7. Limit what internet sites you viti on practice PC’s
Credited websites like the major commerce and search engine sites and reputable businesses are less likely to cause any security issues. Entertainment websites have a higher likelihood to contain adware or malware that can download through website cookies or even get downloaded by you clicking links an unaware of the danger within. The best advice is to keep surfing to a minimum at work or not at all. A good rule of thumb is…If it isn’t a business related site, don’t visit it.
8. Don’t allow personal devices like phones on the practice network
Security risk increases with the number of devices connected to the network. And connecting personal devices introduces too many unknowns to keep it secure without a tremendous amount of overhead. When you don’t have administrative control over devices, they shouldn’t be on your network. If you want to offer wi-fi to patients, hook it up as an island that is unaware of other network devices, just a way for people to get out to the Internet.
9. Have staff accompany patients/visitors throughout the visit
Another guideline that I see practices fall short of time and time again is to make sure patients and visitors are accompanied throughout the visit. As a patient, most of the time this happens is when the visit is over and I return to the front desk to finalize anything or schedule a follow up or leave.
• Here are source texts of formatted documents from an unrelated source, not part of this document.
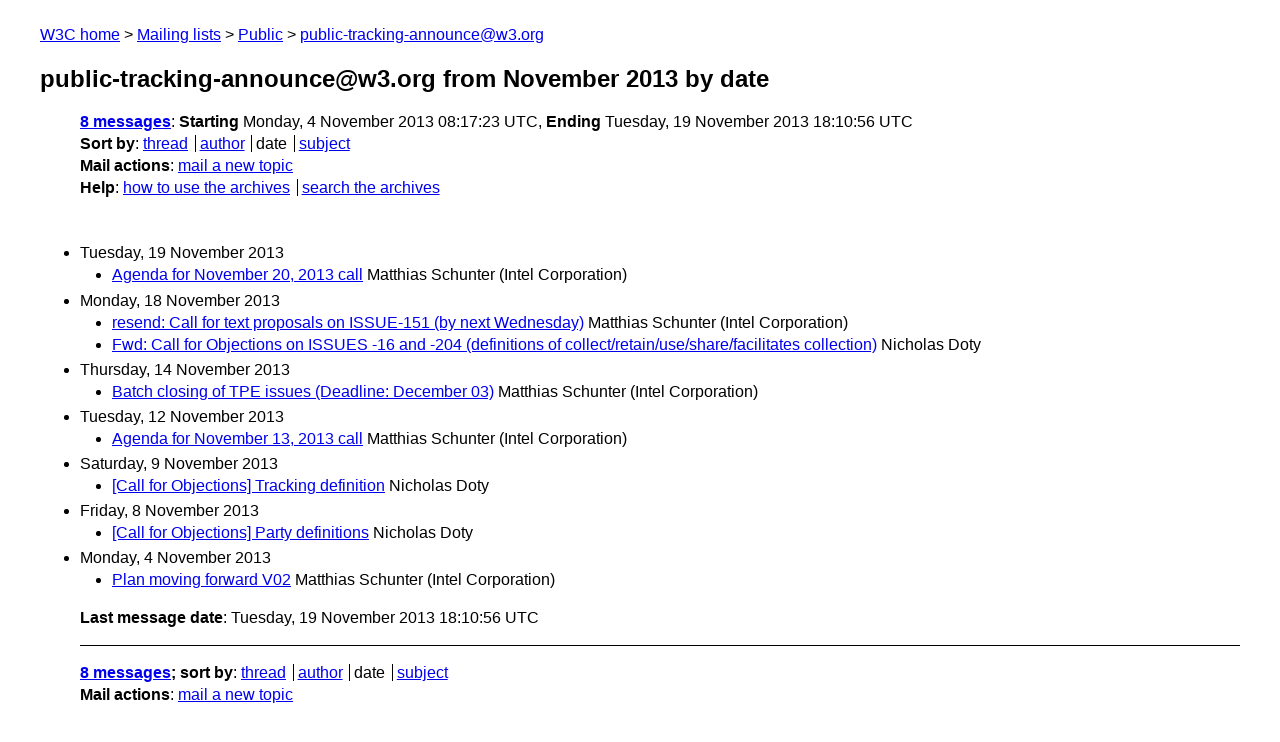

--- FILE ---
content_type: text/html
request_url: https://lists.w3.org/Archives/Public/public-tracking-announce/2013Nov/
body_size: 1033
content:
<!DOCTYPE html>
<html xmlns="http://www.w3.org/1999/xhtml" lang="en">
<head>
<meta charset="UTF-8" />
<meta name="viewport" content="width=device-width, initial-scale=1" />
<meta name="generator" content="hypermail 3.0.0, see https://github.com/hypermail-project/hypermail/" />
<title>public-tracking-announce@w3.org from November 2013: by date</title>
<meta name="Subject" content="by date" />
<meta name="robots" content="noindex" />
<link rel="stylesheet" title="Normal view" href="/assets/styles/public.css" />
<link rel="help" href="/Help/" />
<link rel="start" href="../" title="public-tracking-announce@w3.org archives" />
<script defer="defer" src="/assets/js/archives.js"></script>
</head>
<body class="index">
<header class="head">
<nav class="breadcrumb" id="upper">
  <ul>
    <li><a href="https://www.w3.org/">W3C home</a></li>
    <li><a href="/">Mailing lists</a></li>
    <li><a href="../../">Public</a></li>
    <li><a href="../" rel="start">public-tracking-announce@w3.org</a></li>
  </ul>
</nav>
<h1><span class="archive-label">public-tracking-announce@w3.org from November 2013</span> by date</h1>
<nav id="navbar">
<ul class="hmenu_container">
<li><span class="heading"><a href="#first">8 messages</a></span>: <span class="heading">Starting</span> Monday,  4 November 2013 08:17:23 UTC, <span class="heading">Ending</span> Tuesday, 19 November 2013 18:10:56 UTC</li>
<li><span class="heading">Sort by</span>: <ul class="hmenu"><li><a href="thread.html" rel="alternate">thread</a></li>
<li><a href="author.html" rel="alternate">author</a></li>
<li>date</li>
<li><a href="subject.html" rel="alternate">subject</a></li>
</ul></li>
<li><span class="heading">Mail actions</span>: <ul class="hmenu"><li><a href="mailto:public-tracking-announce&#x40;&#0119;&#0051;&#0046;&#0111;&#0114;&#0103;">mail a new topic</a></li></ul></li>
<li><span class="heading">Help</span>: <ul class="hmenu">
    <li><a href="/Help/" rel="help">how to use the archives</a></li>
    <li><a href="https://www.w3.org/Search/Mail/Public/search?type-index=public-tracking-announce&amp;index-type=t">search the archives</a></li>
</ul>
</li></ul>
</nav>
</header>
<main class="messages-list">
<h2 id="first" class="heading">Tuesday, 19 November 2013</h2>
<ul>
<li><a id="msg7" href="0007.html">Agenda for November 20, 2013 call</a> <span class="messages-list-author">Matthias Schunter (Intel Corporation)</span> </li>
</ul>
<h2 class="heading">Monday, 18 November 2013</h2>
<ul>
<li><a id="msg6" href="0006.html">resend: Call for text proposals on ISSUE-151 (by next Wednesday)</a> <span class="messages-list-author">Matthias Schunter (Intel Corporation)</span> </li>
<li><a id="msg5" href="0005.html">Fwd: Call for Objections on ISSUES -16 and -204 (definitions of collect/retain/use/share/facilitates collection)</a> <span class="messages-list-author">Nicholas Doty</span> </li>
</ul>
<h2 class="heading">Thursday, 14 November 2013</h2>
<ul>
<li><a id="msg4" href="0004.html">Batch closing of TPE issues (Deadline: December 03)</a> <span class="messages-list-author">Matthias Schunter (Intel Corporation)</span> </li>
</ul>
<h2 class="heading">Tuesday, 12 November 2013</h2>
<ul>
<li><a id="msg3" href="0003.html">Agenda for November 13, 2013 call</a> <span class="messages-list-author">Matthias Schunter (Intel Corporation)</span> </li>
</ul>
<h2 class="heading">Saturday,  9 November 2013</h2>
<ul>
<li><a id="msg2" href="0002.html">[Call for Objections] Tracking definition</a> <span class="messages-list-author">Nicholas Doty</span> </li>
</ul>
<h2 class="heading">Friday,  8 November 2013</h2>
<ul>
<li><a id="msg1" href="0001.html">[Call for Objections] Party definitions</a> <span class="messages-list-author">Nicholas Doty</span> </li>
</ul>
<h2 class="heading">Monday,  4 November 2013</h2>
<ul>
<li><a id="msg0" href="0000.html">Plan moving forward V02</a> <span class="messages-list-author">Matthias Schunter (Intel Corporation)</span> </li>
</ul>
<p id="end" class="last-message-date"><span class="heading">Last message date</span>: Tuesday, 19 November 2013 18:10:56 UTC</p>
</main>
<footer class="foot">
<nav id="navbarfoot">
<ul class="hmenu_container">
<li><span class="heading"><a href="#first">8 messages</a>; sort by</span>:
<ul class="hmenu">
<li><a href="thread.html">thread</a></li>
<li><a href="author.html">author</a></li>
<li>date</li>
<li><a href="subject.html">subject</a></li>
</ul>
</li><li><span class="heading">Mail actions</span>: <ul class="hmenu"><li><a href="mailto:public-tracking-announce&#x40;&#0119;&#0051;&#0046;&#0111;&#0114;&#0103;">mail a new topic</a></li></ul></li>
</ul>
</nav>
<!-- trailer="footer" -->
<p class="colophon">
This archive was generated by <a href="https://github.com/hypermail-project/hypermail/">hypermail 3.0.0</a>: Thursday, 13 July 2023 17:45:24 UTC
</p>
</footer>
</body>
</html>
When I exit the patient room, and no one is with me, I can decide where I want to go in the office. We are comfortable in our own offices and have a feeling of trust amongst those we work with. And that feeling of trust passes to the patients, especially since we know most of the ones that come through the doors. But this isn’t about how you feel or which patients you do or don’t know. This is about using the correct processes to make sure you are absolutely doing all you can to be safe and respectful of the responsibility bestowed through HIPAA rules that we all have to adhere to.
10. Keep an accurate and exclusive list of who has key/code access to your facility
In a breach situation, one of the first pieces of information you’ll want to know for investigative purposes is exactly who is granted facility access and in what capacity what roles. The more detail you can provide here in documentation the better. Keeping that list exclusive also limits the chances of unwanted access.